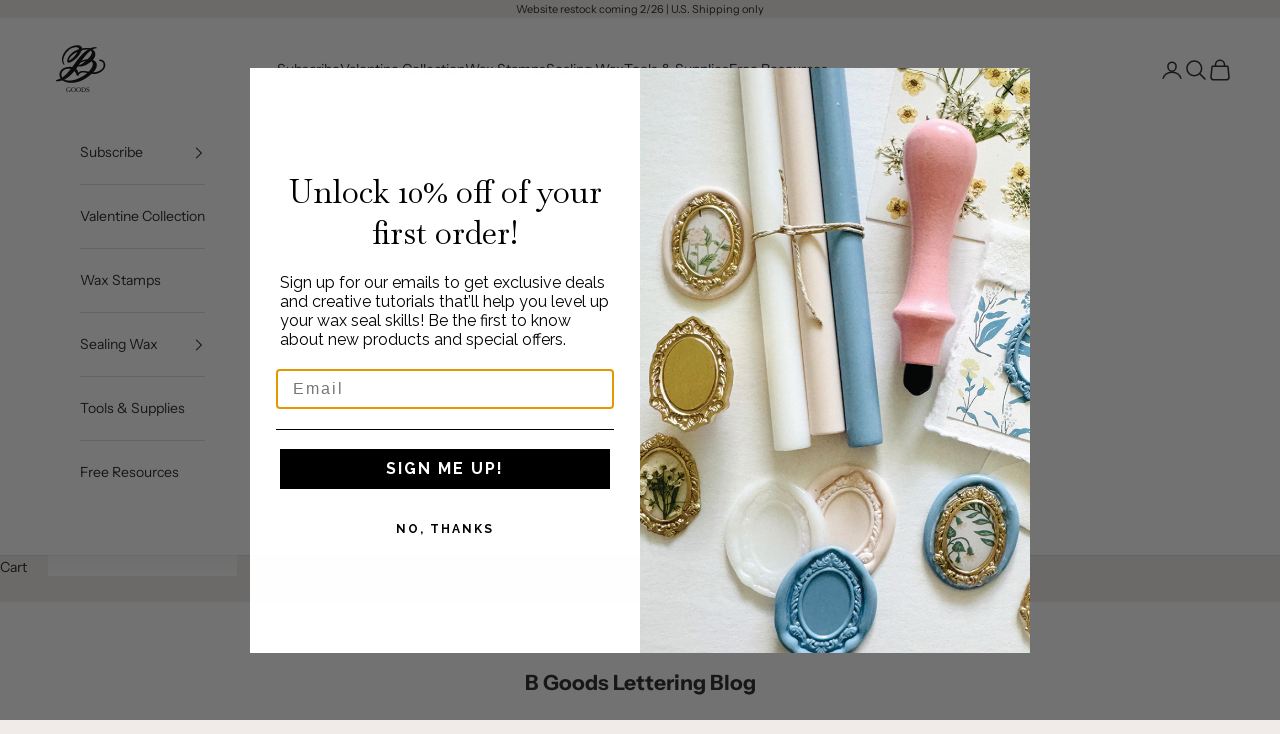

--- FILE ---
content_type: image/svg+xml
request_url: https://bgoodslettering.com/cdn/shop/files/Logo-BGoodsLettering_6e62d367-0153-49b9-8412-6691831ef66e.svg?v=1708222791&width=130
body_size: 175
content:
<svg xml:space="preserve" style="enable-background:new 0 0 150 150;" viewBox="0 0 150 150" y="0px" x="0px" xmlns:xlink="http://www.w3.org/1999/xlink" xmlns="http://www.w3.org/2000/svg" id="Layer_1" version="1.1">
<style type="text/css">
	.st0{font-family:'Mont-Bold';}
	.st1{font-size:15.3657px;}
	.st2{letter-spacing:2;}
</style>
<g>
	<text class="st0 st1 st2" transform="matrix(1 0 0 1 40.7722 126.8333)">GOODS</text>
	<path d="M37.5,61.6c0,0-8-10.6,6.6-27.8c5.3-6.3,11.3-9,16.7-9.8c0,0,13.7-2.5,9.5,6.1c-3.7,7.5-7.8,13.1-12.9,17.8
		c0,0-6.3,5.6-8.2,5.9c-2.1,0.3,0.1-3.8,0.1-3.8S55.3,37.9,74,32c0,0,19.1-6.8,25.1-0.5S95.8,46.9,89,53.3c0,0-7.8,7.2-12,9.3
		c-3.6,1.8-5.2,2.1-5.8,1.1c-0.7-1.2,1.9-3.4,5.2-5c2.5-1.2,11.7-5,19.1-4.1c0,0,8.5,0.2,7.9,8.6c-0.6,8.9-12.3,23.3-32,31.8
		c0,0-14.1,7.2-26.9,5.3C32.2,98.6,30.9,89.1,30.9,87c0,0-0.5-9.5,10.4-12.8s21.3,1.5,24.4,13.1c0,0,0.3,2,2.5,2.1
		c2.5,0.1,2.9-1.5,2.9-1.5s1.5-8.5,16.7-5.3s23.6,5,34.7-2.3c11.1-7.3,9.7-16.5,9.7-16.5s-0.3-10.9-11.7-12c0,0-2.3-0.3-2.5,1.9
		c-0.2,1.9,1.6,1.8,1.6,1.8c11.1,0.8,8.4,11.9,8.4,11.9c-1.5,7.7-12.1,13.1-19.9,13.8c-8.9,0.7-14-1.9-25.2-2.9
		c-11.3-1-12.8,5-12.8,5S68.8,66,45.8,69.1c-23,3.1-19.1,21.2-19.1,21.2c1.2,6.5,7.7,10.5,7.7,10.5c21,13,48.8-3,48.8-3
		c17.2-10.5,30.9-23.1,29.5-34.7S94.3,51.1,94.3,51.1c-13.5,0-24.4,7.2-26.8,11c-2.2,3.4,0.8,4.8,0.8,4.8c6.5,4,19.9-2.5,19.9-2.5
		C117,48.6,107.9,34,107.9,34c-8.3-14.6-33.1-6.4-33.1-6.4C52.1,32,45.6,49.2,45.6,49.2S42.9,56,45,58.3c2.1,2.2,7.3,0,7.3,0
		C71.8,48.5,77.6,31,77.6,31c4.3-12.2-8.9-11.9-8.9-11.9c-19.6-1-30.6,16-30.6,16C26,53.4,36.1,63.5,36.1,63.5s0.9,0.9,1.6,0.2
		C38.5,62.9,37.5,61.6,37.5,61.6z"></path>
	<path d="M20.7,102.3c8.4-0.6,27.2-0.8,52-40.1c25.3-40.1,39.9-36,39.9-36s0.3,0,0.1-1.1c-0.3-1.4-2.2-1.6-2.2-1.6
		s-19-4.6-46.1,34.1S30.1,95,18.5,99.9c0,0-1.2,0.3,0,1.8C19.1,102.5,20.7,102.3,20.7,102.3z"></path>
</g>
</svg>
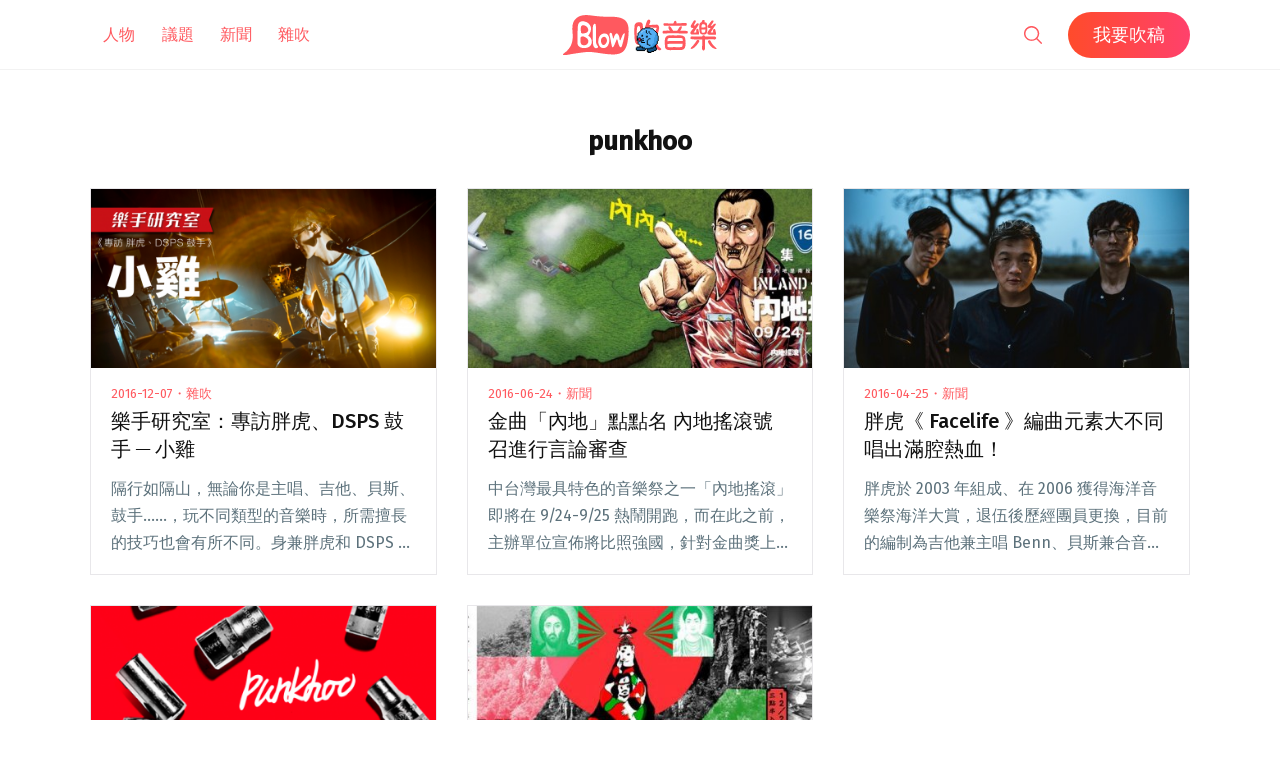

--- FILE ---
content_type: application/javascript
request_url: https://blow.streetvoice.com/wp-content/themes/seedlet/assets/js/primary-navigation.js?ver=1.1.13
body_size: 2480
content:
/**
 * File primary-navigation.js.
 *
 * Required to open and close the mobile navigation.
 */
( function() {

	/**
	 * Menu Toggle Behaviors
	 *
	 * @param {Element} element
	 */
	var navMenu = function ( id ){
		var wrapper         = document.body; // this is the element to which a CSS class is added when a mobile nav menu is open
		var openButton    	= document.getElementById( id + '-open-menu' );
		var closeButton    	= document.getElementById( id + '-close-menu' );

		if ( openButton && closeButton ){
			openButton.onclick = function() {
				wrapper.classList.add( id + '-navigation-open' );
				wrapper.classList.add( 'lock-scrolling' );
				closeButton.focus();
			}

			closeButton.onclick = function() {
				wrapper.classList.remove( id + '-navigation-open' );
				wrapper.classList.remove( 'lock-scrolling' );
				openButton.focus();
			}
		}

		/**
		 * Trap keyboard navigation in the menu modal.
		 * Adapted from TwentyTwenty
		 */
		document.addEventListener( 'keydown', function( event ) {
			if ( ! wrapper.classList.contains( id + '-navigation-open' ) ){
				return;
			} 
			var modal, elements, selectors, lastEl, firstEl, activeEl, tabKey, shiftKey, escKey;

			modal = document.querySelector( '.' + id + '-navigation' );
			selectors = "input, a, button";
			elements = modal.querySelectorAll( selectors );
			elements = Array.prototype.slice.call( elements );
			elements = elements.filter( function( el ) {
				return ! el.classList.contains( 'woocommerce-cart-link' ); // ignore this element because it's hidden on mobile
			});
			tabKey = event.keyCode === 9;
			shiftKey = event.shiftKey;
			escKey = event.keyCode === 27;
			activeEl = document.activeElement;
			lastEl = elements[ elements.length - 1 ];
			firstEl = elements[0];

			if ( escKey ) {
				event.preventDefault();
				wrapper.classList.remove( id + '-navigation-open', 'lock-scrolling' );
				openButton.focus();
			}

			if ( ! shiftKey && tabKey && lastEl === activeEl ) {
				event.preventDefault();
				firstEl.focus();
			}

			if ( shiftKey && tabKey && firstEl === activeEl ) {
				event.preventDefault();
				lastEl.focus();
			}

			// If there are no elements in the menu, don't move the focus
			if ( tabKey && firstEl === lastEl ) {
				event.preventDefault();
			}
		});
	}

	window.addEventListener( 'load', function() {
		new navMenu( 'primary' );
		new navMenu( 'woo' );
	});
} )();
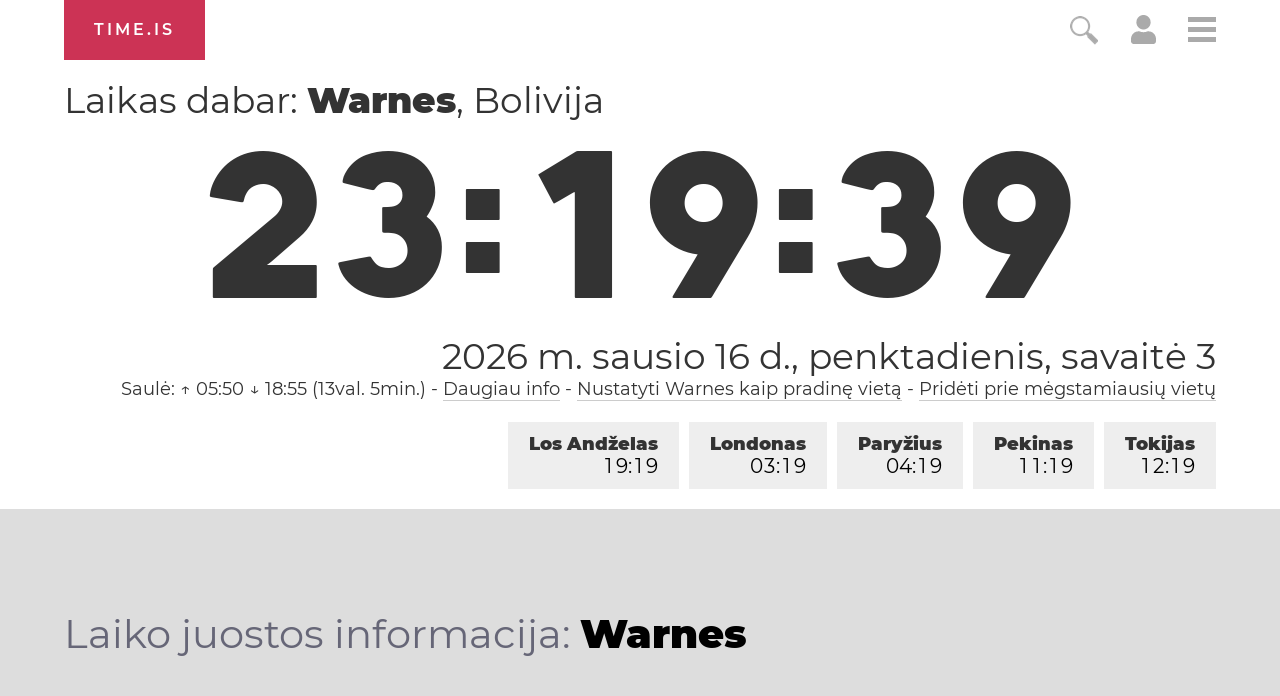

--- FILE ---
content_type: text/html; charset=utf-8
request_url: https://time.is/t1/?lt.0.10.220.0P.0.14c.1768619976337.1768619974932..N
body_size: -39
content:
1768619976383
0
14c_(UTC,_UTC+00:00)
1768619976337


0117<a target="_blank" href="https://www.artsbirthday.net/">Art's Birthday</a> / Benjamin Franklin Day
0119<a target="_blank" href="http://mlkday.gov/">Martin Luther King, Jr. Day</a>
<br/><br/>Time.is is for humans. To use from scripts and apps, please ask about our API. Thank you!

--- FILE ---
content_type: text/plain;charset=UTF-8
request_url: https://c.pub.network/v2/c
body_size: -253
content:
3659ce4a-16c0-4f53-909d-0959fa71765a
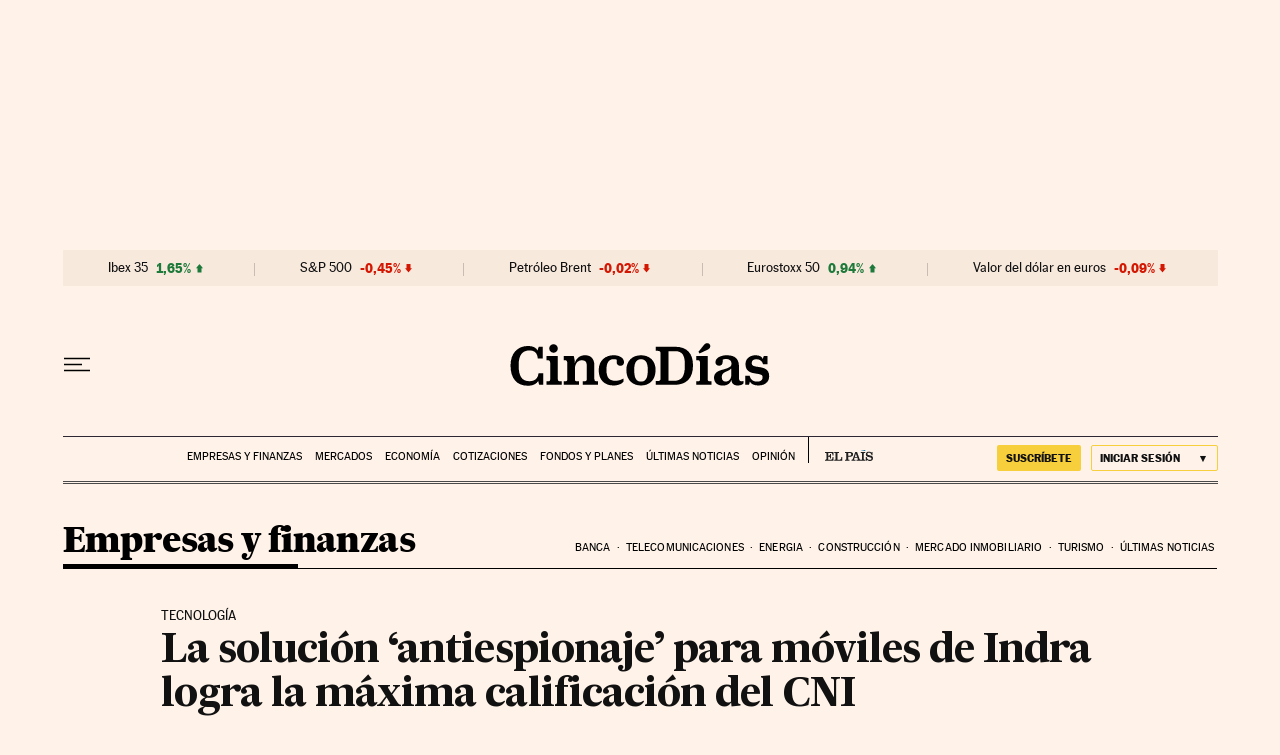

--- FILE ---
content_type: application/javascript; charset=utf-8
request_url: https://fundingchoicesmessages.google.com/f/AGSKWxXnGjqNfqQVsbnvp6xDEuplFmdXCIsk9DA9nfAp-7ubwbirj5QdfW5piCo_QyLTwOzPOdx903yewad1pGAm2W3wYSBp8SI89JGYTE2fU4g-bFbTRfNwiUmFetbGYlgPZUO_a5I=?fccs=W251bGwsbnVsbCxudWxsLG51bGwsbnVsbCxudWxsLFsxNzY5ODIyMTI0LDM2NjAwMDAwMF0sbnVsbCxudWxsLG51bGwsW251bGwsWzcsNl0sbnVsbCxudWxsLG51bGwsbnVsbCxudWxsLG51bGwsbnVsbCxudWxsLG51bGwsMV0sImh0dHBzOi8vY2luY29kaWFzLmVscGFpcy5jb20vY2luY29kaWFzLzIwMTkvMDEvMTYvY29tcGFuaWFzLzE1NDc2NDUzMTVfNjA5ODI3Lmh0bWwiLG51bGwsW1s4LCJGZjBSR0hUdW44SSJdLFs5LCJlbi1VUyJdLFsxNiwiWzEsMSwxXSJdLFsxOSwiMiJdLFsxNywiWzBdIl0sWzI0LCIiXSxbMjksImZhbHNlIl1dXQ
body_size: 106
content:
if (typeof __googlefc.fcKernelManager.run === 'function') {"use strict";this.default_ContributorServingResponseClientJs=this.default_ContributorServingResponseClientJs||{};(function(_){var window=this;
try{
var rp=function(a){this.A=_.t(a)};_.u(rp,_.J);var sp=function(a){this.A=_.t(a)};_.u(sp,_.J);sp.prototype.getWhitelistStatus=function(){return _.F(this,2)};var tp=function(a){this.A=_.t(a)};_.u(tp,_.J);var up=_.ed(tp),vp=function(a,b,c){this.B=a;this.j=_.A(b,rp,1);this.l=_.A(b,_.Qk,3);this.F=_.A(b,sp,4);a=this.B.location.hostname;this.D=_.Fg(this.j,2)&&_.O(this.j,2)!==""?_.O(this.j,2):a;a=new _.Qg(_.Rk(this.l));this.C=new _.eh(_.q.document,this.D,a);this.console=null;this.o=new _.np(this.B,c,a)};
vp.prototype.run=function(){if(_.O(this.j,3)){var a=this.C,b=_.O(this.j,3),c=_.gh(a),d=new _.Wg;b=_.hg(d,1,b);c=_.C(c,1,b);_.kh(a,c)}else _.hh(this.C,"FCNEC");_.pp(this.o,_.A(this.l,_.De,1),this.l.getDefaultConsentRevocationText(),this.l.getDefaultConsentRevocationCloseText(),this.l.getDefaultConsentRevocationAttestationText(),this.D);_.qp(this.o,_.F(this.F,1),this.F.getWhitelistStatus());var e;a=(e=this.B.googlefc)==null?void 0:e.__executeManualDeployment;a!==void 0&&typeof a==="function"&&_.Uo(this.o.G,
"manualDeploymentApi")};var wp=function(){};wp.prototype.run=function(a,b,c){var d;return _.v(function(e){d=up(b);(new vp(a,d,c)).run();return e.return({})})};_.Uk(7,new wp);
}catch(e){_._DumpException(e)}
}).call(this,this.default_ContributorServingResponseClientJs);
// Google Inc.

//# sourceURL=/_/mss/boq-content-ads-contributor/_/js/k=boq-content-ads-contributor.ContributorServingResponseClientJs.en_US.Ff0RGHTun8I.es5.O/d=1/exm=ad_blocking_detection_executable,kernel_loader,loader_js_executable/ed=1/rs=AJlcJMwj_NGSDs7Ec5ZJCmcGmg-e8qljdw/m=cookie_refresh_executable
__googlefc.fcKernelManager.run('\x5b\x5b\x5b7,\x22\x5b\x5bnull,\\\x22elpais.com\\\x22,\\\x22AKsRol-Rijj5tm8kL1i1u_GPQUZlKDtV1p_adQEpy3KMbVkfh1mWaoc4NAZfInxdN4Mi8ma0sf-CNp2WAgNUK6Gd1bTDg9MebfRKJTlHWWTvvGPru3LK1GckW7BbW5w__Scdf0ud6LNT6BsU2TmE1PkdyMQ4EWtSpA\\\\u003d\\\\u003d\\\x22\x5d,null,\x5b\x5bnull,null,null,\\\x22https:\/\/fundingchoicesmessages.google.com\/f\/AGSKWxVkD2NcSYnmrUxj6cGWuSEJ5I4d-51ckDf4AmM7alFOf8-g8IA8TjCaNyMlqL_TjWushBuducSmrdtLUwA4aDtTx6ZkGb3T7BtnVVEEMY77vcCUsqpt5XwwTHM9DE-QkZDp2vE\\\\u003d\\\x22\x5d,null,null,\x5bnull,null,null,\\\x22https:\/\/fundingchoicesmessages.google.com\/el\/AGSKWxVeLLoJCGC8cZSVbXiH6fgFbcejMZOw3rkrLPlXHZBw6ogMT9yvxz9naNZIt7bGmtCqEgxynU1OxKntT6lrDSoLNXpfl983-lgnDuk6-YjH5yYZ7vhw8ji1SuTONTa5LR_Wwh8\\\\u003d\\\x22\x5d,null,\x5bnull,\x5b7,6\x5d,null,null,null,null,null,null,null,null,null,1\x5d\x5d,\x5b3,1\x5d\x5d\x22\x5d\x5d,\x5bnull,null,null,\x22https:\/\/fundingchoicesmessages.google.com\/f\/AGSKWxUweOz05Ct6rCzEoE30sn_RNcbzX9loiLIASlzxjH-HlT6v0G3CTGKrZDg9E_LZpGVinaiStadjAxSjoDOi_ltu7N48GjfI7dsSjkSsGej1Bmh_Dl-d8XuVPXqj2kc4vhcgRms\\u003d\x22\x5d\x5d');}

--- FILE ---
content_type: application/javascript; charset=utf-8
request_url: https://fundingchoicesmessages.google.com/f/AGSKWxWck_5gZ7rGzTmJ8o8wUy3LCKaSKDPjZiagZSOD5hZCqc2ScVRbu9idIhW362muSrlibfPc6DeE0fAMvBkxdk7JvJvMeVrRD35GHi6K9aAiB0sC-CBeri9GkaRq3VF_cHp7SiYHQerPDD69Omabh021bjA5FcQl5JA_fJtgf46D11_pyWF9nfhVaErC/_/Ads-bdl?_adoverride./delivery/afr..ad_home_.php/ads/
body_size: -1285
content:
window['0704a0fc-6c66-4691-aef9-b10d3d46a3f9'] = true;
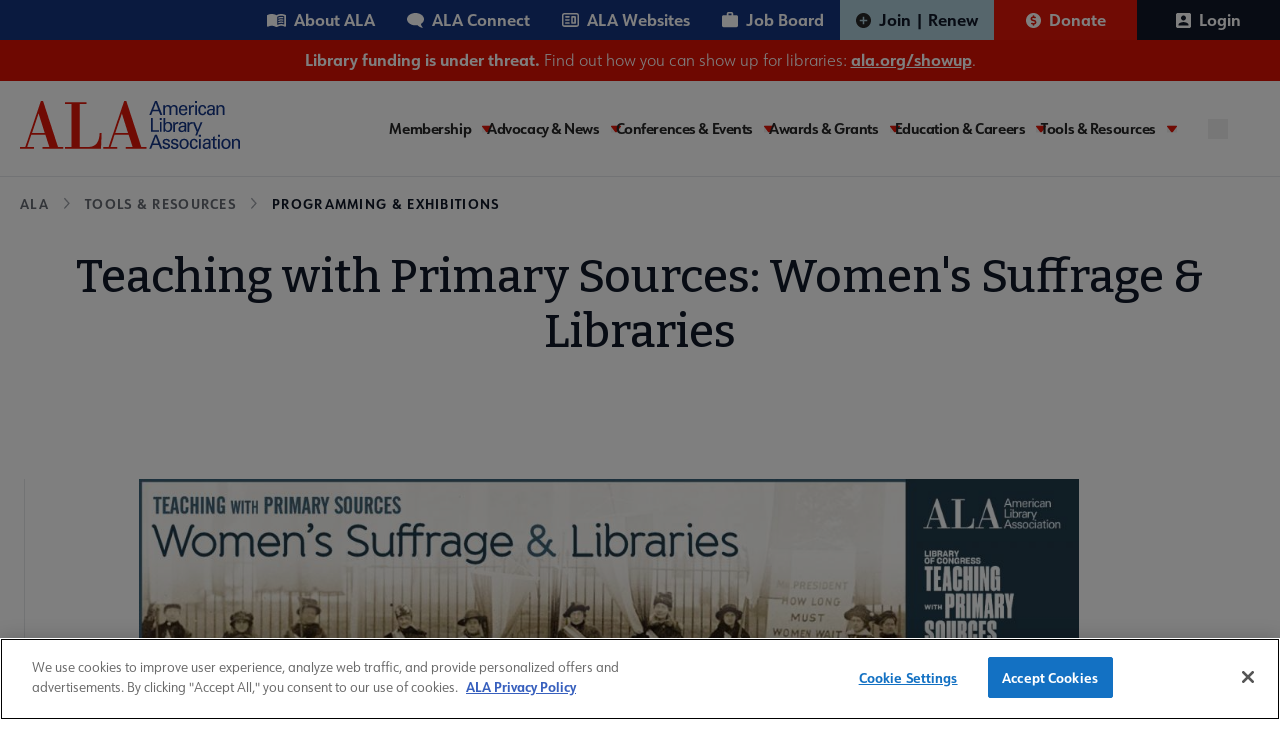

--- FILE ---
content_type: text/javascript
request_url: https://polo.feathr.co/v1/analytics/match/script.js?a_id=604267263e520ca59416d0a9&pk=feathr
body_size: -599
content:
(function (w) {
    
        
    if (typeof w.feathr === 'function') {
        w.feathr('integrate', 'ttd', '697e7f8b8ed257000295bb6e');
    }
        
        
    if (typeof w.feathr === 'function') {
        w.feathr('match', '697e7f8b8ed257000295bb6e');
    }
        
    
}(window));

● ● ● ● ●

Whenever a line of the data holds the string "primary", pick that line out.

→ Task response
request_url: https://blow.streetvoice.com/wp-content/themes/seedlet/assets/js/primary-navigation.js?ver=1.1.13
 * File primary-navigation.js.
		new navMenu( 'primary' );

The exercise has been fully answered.